For 24 years, the march has been continuing across the country; with signs reading ‘Bring our Sisters Home’ and ‘No More Stolen Sisters,’ they proclaimed the continuing remembrance and determination to bring to light Canada’s epidemic of murdered and disappeared aboriginal women.

Originally started in 1991 in Vancouver, the march has since spread across Canada and highlighted the belief of activists that the government and police don’t afford it the necessary attention. The pressure for a government-run public inquiry has yielded nothing, with the Harper government so far refusing to budge. It was Montreal’s sixth annual event, which started off in Cabot Square and ended in Phillip’s Square near McGill.

According to official records, nearly 1,200 aboriginal women have gone missing or have been murdered since 1980 with 164 missing cases, and 1,017 murders. An RCMP report into the statistics said that while there were broad similarities to female homicide statistics nationwide, the rate of risk for First Nations women was much higher than the median. Other statistics show that aboriginal women, who account for just four per cent of the female population, make up 60 per cent of all Canadian women who’ve been murdered since 1980.

Marching down the blocks on a frigid February day, the hope on everybody’s mind was that this wouldn’t begin and end as a mere moment in time, as one march amongst a sequence. This sentiment was summed up by one member of the Justice for Missing and Murdered Indigenous Women group, a grassroots organization working to educate the public and eliminate violence against aboriginal women.

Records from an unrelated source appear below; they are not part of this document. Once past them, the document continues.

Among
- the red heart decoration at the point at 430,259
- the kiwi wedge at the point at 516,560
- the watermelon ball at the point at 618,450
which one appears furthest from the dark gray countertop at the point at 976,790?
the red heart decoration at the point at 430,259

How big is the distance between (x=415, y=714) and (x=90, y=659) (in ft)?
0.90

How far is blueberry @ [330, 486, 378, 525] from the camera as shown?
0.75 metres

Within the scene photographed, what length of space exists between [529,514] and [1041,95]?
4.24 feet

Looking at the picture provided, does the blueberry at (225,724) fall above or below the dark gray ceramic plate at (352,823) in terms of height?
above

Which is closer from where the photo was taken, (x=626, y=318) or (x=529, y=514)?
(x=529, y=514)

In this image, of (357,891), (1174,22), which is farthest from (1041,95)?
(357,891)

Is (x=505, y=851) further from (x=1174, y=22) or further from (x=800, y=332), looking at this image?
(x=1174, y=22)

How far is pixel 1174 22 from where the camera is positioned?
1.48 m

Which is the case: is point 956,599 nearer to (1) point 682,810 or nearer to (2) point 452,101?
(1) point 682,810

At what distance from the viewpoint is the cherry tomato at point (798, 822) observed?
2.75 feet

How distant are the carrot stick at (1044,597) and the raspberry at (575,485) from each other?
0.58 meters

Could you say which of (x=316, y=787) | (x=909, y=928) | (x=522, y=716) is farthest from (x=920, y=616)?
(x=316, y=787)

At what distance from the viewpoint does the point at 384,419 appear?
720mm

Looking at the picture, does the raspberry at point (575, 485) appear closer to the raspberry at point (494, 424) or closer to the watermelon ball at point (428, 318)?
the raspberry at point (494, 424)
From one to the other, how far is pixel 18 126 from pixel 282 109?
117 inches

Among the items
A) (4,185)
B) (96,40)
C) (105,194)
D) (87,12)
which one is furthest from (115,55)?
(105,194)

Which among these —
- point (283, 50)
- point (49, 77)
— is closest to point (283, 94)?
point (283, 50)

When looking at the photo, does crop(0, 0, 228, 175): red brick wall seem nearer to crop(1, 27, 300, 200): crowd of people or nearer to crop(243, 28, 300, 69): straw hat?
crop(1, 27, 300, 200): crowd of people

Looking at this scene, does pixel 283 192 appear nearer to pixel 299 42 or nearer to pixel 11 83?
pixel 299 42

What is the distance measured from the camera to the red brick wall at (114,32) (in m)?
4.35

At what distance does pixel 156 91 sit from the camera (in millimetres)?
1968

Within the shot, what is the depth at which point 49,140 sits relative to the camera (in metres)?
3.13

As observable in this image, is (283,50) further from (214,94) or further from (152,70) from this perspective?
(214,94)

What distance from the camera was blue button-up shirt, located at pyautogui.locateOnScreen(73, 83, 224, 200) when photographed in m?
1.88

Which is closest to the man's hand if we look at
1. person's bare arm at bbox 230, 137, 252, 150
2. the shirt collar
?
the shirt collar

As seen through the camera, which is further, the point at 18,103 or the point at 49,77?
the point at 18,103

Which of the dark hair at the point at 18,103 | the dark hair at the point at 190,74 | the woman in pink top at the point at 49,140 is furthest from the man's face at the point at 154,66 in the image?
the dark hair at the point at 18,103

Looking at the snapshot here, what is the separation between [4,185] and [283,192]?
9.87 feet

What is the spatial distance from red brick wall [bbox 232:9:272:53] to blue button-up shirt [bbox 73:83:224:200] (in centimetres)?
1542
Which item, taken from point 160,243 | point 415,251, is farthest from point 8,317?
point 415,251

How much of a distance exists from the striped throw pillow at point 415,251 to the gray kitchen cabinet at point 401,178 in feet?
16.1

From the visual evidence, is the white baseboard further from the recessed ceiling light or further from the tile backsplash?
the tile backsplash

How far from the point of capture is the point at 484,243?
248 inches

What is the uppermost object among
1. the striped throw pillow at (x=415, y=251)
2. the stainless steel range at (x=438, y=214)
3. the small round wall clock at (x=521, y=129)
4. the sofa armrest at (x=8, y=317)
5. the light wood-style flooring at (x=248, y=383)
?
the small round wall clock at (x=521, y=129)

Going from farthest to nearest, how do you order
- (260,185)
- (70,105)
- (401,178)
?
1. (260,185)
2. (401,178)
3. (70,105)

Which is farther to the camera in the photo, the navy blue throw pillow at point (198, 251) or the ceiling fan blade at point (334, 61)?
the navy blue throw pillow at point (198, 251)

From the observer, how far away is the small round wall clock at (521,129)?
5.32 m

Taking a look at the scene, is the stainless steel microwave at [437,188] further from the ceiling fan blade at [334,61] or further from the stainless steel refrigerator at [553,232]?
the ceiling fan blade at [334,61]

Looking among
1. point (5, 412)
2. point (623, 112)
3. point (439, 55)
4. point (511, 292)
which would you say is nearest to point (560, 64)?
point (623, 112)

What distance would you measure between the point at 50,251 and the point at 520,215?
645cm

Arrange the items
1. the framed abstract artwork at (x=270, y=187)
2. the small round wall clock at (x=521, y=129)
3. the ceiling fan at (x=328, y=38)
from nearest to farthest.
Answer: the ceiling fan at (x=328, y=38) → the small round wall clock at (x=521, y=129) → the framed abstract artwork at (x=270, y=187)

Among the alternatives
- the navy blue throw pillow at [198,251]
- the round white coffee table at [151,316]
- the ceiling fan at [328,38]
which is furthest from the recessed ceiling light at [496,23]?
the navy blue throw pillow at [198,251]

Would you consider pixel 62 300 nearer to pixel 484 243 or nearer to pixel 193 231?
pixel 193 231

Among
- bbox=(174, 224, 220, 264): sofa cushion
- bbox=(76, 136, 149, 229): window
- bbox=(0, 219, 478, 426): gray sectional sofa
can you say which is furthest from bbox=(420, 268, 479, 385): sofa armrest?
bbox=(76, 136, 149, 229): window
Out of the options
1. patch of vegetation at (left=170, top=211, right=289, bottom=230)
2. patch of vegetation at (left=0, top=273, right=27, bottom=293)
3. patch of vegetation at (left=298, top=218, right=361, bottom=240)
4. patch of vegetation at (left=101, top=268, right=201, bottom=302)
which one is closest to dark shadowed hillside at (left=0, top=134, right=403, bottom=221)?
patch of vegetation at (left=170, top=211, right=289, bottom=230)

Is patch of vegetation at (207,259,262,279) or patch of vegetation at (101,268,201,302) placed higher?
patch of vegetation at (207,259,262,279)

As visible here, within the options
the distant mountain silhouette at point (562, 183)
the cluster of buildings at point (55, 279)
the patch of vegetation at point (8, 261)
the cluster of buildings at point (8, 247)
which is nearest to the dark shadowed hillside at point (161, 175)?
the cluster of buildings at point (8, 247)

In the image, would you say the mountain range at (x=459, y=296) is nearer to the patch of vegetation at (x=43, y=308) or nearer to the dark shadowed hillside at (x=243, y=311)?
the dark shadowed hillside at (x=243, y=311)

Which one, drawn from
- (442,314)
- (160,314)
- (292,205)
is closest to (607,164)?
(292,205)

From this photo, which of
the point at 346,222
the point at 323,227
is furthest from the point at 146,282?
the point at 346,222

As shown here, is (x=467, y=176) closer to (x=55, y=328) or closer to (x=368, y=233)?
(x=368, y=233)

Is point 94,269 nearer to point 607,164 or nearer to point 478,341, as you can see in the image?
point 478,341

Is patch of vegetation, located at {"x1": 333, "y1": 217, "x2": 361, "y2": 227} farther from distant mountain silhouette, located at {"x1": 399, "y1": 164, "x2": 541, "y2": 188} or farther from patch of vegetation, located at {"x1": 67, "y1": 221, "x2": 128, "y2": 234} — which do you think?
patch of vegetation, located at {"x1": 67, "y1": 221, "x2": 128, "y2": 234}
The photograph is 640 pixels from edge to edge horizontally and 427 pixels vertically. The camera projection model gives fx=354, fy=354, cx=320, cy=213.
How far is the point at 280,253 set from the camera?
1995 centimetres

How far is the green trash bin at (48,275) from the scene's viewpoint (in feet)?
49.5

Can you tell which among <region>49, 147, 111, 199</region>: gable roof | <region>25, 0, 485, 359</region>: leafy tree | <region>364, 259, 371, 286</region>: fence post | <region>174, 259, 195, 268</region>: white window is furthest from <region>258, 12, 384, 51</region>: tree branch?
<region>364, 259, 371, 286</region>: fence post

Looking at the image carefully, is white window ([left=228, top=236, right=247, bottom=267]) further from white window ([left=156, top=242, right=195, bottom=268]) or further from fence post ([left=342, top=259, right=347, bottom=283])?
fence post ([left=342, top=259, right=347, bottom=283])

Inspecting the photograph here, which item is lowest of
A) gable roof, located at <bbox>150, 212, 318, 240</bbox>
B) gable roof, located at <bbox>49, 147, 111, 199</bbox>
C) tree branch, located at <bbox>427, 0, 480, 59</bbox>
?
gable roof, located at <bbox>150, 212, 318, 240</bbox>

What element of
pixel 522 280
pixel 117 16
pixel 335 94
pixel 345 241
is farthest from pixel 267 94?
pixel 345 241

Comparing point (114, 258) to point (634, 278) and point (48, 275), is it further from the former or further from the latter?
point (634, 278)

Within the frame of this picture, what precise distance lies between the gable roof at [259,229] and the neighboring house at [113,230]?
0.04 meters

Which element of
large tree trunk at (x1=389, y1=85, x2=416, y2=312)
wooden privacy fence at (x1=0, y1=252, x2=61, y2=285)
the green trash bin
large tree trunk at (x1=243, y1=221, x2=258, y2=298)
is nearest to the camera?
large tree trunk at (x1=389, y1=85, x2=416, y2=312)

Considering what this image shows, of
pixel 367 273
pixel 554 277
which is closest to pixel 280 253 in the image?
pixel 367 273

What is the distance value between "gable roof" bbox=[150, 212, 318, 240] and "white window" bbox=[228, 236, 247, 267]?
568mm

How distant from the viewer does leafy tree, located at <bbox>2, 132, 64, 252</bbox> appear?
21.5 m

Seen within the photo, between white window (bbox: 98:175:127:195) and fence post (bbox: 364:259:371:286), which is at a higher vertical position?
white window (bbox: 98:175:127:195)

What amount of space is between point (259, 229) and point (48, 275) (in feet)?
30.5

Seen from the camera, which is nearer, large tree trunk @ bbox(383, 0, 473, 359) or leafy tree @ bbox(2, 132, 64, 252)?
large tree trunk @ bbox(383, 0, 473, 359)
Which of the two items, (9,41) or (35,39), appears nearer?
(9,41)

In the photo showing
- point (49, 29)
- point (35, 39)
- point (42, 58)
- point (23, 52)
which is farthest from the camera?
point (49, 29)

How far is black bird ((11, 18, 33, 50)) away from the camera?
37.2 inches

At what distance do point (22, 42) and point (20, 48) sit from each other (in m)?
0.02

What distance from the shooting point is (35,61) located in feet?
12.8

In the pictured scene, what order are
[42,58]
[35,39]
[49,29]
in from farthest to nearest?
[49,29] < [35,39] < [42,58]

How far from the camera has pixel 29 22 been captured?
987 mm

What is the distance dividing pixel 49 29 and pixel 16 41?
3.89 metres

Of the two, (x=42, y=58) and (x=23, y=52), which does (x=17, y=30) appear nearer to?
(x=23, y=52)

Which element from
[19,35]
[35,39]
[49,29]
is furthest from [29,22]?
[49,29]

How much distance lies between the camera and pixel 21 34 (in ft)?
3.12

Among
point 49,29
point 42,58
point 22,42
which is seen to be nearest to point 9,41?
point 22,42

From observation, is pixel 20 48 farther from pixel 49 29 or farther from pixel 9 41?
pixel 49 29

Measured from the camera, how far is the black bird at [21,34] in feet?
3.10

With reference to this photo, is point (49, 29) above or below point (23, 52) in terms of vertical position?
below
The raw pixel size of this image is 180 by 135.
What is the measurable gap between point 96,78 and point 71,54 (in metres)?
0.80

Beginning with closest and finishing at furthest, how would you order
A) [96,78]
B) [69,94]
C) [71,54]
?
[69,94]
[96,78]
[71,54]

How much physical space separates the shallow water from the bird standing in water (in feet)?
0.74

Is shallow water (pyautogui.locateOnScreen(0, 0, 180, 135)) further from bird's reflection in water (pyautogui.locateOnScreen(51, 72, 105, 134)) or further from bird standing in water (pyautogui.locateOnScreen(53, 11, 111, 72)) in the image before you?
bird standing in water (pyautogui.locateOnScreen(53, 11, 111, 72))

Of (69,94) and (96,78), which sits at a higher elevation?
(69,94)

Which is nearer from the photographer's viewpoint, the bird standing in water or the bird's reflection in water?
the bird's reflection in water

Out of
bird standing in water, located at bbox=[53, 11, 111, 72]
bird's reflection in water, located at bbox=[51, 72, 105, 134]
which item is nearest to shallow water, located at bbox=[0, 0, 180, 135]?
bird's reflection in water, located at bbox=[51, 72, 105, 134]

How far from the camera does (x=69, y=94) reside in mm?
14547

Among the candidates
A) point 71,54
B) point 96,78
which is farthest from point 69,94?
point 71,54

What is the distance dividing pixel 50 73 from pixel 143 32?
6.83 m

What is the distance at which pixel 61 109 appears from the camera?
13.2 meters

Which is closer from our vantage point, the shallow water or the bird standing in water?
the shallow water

“I can’t say for sure that we meet one another on a common ground of understanding, but it’s clear to me that there’s something that sustains us, there’s something that compels us to continue navigating these hurdles as a collective. I don’t know why any of you are here, I don’t know for whom you’re here, My hope is … we can walk together today, and we can support one another today, that we can turn towards one another and make a space for each of us in our grief and in our anger, and in our pain, and to allow all of that to co-exist as we walk together. I hope we can be forgiving of one another as we stumble forward and make mistakes and continue to learn.”